(Spatial relationship records)

[Begin]

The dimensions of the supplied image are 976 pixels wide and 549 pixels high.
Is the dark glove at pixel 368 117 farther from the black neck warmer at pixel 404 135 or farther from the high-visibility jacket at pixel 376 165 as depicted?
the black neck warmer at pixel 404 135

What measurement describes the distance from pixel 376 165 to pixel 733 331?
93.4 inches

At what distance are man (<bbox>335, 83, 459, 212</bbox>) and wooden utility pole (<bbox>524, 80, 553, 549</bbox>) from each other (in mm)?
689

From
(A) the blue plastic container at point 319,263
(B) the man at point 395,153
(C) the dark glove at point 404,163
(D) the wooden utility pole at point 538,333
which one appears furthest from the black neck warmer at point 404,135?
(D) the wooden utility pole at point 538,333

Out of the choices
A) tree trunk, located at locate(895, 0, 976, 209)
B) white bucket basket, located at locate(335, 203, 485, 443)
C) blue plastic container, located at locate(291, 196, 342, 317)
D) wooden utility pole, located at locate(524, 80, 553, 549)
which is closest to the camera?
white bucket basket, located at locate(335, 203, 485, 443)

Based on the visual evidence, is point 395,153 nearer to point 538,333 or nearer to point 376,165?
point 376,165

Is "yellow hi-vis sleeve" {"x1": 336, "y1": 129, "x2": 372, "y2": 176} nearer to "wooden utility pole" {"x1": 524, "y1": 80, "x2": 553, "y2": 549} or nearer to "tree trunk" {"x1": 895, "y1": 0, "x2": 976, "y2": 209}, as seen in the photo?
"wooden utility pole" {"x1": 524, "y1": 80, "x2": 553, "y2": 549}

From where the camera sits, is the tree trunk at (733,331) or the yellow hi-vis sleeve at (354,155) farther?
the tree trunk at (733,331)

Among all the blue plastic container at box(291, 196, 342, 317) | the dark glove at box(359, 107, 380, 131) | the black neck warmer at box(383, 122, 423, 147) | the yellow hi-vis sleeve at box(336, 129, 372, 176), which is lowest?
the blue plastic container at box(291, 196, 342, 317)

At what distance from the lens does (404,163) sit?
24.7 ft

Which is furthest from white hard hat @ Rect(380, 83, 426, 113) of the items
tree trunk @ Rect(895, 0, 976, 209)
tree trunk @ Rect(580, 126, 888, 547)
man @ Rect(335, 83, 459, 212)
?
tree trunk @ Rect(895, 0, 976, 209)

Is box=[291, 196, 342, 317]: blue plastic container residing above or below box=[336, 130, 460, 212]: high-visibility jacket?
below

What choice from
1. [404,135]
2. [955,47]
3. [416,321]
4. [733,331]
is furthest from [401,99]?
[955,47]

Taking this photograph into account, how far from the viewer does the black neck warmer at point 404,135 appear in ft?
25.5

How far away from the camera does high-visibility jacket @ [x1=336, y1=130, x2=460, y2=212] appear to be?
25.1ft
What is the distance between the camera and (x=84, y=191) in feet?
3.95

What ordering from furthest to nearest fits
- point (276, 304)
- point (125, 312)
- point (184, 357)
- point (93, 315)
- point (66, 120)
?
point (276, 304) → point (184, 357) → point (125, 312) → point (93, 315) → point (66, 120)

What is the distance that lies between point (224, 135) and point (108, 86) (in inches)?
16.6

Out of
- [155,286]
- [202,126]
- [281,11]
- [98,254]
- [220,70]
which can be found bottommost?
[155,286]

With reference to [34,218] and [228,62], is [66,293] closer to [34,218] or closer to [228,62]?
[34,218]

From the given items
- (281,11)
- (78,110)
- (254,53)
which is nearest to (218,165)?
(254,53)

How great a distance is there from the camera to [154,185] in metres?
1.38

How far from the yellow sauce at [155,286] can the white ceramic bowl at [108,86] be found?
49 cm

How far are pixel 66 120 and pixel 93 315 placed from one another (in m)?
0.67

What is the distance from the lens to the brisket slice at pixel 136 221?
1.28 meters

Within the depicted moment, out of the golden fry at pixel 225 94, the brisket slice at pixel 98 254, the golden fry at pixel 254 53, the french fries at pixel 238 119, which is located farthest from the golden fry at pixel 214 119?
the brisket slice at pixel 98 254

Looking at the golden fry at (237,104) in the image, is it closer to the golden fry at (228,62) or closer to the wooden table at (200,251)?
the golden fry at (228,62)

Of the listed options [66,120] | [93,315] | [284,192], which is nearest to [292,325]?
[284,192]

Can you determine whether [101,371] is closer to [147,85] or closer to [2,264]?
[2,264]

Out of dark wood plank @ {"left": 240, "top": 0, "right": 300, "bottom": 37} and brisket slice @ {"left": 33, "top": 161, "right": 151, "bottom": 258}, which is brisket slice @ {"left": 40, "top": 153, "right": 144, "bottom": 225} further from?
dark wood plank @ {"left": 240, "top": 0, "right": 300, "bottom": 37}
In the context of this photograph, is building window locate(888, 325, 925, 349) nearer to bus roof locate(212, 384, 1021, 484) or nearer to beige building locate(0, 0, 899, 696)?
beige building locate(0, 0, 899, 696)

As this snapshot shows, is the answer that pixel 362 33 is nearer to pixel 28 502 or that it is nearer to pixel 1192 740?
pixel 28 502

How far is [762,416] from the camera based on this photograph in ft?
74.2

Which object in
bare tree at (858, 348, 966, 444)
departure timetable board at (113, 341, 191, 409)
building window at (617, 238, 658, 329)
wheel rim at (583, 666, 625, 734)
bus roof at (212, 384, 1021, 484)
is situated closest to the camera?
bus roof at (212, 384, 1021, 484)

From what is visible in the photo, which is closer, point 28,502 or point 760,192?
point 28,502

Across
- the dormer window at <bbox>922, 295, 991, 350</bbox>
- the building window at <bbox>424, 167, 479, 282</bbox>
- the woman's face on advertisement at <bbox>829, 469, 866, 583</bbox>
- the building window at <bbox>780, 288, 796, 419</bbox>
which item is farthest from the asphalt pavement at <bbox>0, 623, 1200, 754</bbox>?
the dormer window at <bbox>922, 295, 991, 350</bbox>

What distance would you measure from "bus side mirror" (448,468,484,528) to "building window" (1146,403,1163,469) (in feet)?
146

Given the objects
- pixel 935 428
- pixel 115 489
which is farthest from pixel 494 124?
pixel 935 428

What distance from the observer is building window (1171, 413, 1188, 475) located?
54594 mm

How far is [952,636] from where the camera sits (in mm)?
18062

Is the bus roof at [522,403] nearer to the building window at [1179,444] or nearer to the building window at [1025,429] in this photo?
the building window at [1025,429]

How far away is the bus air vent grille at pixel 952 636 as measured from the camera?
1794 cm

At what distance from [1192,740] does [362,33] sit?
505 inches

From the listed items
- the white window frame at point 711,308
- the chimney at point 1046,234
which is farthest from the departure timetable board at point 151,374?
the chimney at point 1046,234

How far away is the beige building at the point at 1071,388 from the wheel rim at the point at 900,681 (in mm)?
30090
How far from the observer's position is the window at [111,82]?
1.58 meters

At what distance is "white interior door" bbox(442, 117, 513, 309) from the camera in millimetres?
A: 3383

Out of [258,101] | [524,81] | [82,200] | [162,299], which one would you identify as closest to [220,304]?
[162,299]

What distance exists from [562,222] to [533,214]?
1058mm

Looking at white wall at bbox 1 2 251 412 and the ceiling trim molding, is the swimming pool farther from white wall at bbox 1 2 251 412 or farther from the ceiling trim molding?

[End]

== Prompt ==
Write out the full set of records exactly as given.

== Exercise response ==
The dimensions of the supplied image are 976 pixels wide and 549 pixels high.
Is the dark glove at pixel 368 117 farther from the black neck warmer at pixel 404 135 or farther from the high-visibility jacket at pixel 376 165 as depicted?
the black neck warmer at pixel 404 135

What measurement describes the distance from pixel 376 165 to pixel 733 331?
93.4 inches

At what distance are man (<bbox>335, 83, 459, 212</bbox>) and wooden utility pole (<bbox>524, 80, 553, 549</bbox>) from each other (in mm)?
689

From
(A) the blue plastic container at point 319,263
(B) the man at point 395,153
(C) the dark glove at point 404,163
(D) the wooden utility pole at point 538,333
which one appears furthest from the black neck warmer at point 404,135?
(D) the wooden utility pole at point 538,333

Out of the choices
A) tree trunk, located at locate(895, 0, 976, 209)
B) white bucket basket, located at locate(335, 203, 485, 443)
C) blue plastic container, located at locate(291, 196, 342, 317)
D) wooden utility pole, located at locate(524, 80, 553, 549)
which is closest to the camera?
white bucket basket, located at locate(335, 203, 485, 443)

Based on the visual evidence, is point 395,153 nearer to point 538,333 or nearer to point 376,165?
point 376,165

Is "yellow hi-vis sleeve" {"x1": 336, "y1": 129, "x2": 372, "y2": 176} nearer to "wooden utility pole" {"x1": 524, "y1": 80, "x2": 553, "y2": 549} or nearer to "tree trunk" {"x1": 895, "y1": 0, "x2": 976, "y2": 209}, as seen in the photo?
"wooden utility pole" {"x1": 524, "y1": 80, "x2": 553, "y2": 549}

From where the camera sits, is the tree trunk at (733,331) or the yellow hi-vis sleeve at (354,155) farther?
the tree trunk at (733,331)

Among all the blue plastic container at box(291, 196, 342, 317) | the dark glove at box(359, 107, 380, 131) | the black neck warmer at box(383, 122, 423, 147) | the yellow hi-vis sleeve at box(336, 129, 372, 176), which is lowest?
the blue plastic container at box(291, 196, 342, 317)

At what distance from the lens does (404,163) sit?
24.7 ft

Which is furthest from white hard hat @ Rect(380, 83, 426, 113) of the items
tree trunk @ Rect(895, 0, 976, 209)
tree trunk @ Rect(580, 126, 888, 547)
man @ Rect(335, 83, 459, 212)
?
tree trunk @ Rect(895, 0, 976, 209)

Is box=[291, 196, 342, 317]: blue plastic container residing above or below box=[336, 130, 460, 212]: high-visibility jacket?
below

What choice from
1. [404,135]
2. [955,47]
3. [416,321]
4. [733,331]
is furthest from [401,99]?
[955,47]

Taking this photograph into account, how far from the viewer does the black neck warmer at point 404,135 appear in ft?
25.5

How far away from the camera does high-visibility jacket @ [x1=336, y1=130, x2=460, y2=212] appear to be?
25.1ft
What is the distance between the camera and (x=84, y=191) in feet?
3.95

What ordering from furthest to nearest fits
- point (276, 304)
- point (125, 312)
- point (184, 357)
- point (93, 315)
- point (66, 120)
?
point (276, 304) → point (184, 357) → point (125, 312) → point (93, 315) → point (66, 120)

What is the distance that lies between point (224, 135) and point (108, 86) (in inches)?
16.6

Out of
- [155,286]
- [202,126]
- [281,11]
- [98,254]
- [220,70]
which can be found bottommost?
[155,286]

With reference to [34,218] and [228,62], is [66,293] closer to [34,218] or closer to [228,62]?
[34,218]

From the given items
- (281,11)
- (78,110)
- (254,53)
which is nearest to (218,165)?
(254,53)

How great a distance is there from the camera to [154,185] in metres?
1.38

How far from the yellow sauce at [155,286] can the white ceramic bowl at [108,86] be found?
49 cm

How far are pixel 66 120 and pixel 93 315 placed from one another (in m)?
0.67

What is the distance from the lens to the brisket slice at pixel 136 221?
1.28 meters

Within the depicted moment, out of the golden fry at pixel 225 94, the brisket slice at pixel 98 254, the golden fry at pixel 254 53, the french fries at pixel 238 119, which is located farthest from the golden fry at pixel 214 119?
the brisket slice at pixel 98 254

Looking at the golden fry at (237,104) in the image, is it closer to the golden fry at (228,62) or closer to the wooden table at (200,251)?
the golden fry at (228,62)

Of the listed options [66,120] | [93,315] | [284,192], which is nearest to [292,325]?
[284,192]

Can you determine whether [101,371] is closer to [147,85] or closer to [2,264]?
[2,264]

Out of dark wood plank @ {"left": 240, "top": 0, "right": 300, "bottom": 37} and brisket slice @ {"left": 33, "top": 161, "right": 151, "bottom": 258}, which is brisket slice @ {"left": 40, "top": 153, "right": 144, "bottom": 225} further from?
dark wood plank @ {"left": 240, "top": 0, "right": 300, "bottom": 37}
In the context of this photograph, is building window locate(888, 325, 925, 349) nearer to bus roof locate(212, 384, 1021, 484) or nearer to beige building locate(0, 0, 899, 696)?
beige building locate(0, 0, 899, 696)

As this snapshot shows, is the answer that pixel 362 33 is nearer to pixel 28 502 or that it is nearer to pixel 1192 740?
pixel 28 502

How far is [762,416] from the camera based on this photograph in ft?
74.2

Which object in
bare tree at (858, 348, 966, 444)
departure timetable board at (113, 341, 191, 409)
building window at (617, 238, 658, 329)
wheel rim at (583, 666, 625, 734)
bus roof at (212, 384, 1021, 484)
is situated closest to the camera?
bus roof at (212, 384, 1021, 484)

From what is visible in the photo, which is closer, point 28,502 or point 760,192?
point 28,502

Across
- the dormer window at <bbox>922, 295, 991, 350</bbox>
- the building window at <bbox>424, 167, 479, 282</bbox>
- the woman's face on advertisement at <bbox>829, 469, 866, 583</bbox>
- the building window at <bbox>780, 288, 796, 419</bbox>
which item is farthest from the asphalt pavement at <bbox>0, 623, 1200, 754</bbox>?
the dormer window at <bbox>922, 295, 991, 350</bbox>

What distance would you measure from "bus side mirror" (448,468,484,528) to "building window" (1146,403,1163,469) (in feet)?
146

Given the objects
- pixel 935 428
- pixel 115 489
which is farthest from pixel 494 124?
pixel 935 428

What distance from the observer is building window (1171, 413, 1188, 475) located?
54594 mm

How far is [952,636] from where the camera sits (in mm)?
18062

Is the bus roof at [522,403] nearer to the building window at [1179,444] or nearer to the building window at [1025,429] in this photo?
the building window at [1025,429]

How far away is the bus air vent grille at pixel 952 636 as measured from the camera?
1794 cm

At what distance from [1192,740] does [362,33] sit?
505 inches

From the listed items
- the white window frame at point 711,308
- the chimney at point 1046,234
which is farthest from the departure timetable board at point 151,374?
the chimney at point 1046,234

How far away is the beige building at the point at 1071,388 from the wheel rim at the point at 900,681 (in mm)?
30090
How far from the observer's position is the window at [111,82]?
1.58 meters

At what distance is "white interior door" bbox(442, 117, 513, 309) from the camera in millimetres?
A: 3383

Out of [258,101] | [524,81] | [82,200] | [162,299], which one would you identify as closest to [220,304]?
[162,299]

What distance exists from [562,222] to [533,214]?
1058mm

Looking at white wall at bbox 1 2 251 412 and the ceiling trim molding, is the swimming pool farther from white wall at bbox 1 2 251 412 or farther from the ceiling trim molding?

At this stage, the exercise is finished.